____ Records shown

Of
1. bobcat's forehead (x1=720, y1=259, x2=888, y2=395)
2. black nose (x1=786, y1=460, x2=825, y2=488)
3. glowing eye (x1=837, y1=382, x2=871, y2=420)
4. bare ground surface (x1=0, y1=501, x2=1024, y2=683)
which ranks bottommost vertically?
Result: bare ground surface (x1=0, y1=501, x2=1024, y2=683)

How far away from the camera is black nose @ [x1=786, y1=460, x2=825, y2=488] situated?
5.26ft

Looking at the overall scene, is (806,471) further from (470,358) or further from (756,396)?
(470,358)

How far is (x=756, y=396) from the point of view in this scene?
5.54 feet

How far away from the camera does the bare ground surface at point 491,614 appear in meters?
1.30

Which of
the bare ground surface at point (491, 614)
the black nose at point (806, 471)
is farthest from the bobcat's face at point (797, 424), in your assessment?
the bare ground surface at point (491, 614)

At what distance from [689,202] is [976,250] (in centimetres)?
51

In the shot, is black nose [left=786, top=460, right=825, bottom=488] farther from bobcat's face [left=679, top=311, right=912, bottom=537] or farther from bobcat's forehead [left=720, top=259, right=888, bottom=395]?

________

Copy all of the data above word for word, without changing anything.

Of
1. bobcat's forehead (x1=720, y1=259, x2=888, y2=395)
2. black nose (x1=786, y1=460, x2=825, y2=488)
3. glowing eye (x1=837, y1=382, x2=871, y2=420)
4. bare ground surface (x1=0, y1=501, x2=1024, y2=683)
which ranks bottommost vertically?
Result: bare ground surface (x1=0, y1=501, x2=1024, y2=683)

How far away from the camera is black nose @ [x1=786, y1=460, x2=825, y2=488] situated?
5.26ft

Looking at the overall scene, is (806,471) further from (470,358) or further from (756,396)?
(470,358)

How far is (x=756, y=396) from the point of view in this scene?
5.54 feet

How far away from the camera does the bare ground surface at point 491,614 appear in meters?
1.30

Which of
the bare ground surface at point (491, 614)
the black nose at point (806, 471)
is farthest from the bobcat's face at point (797, 424), in your assessment?
the bare ground surface at point (491, 614)

At what distance from [689,202] is [976,250] (in centimetres)?
51

In the shot, is black nose [left=786, top=460, right=825, bottom=488] farther from bobcat's face [left=679, top=311, right=912, bottom=537] or farther from bobcat's forehead [left=720, top=259, right=888, bottom=395]?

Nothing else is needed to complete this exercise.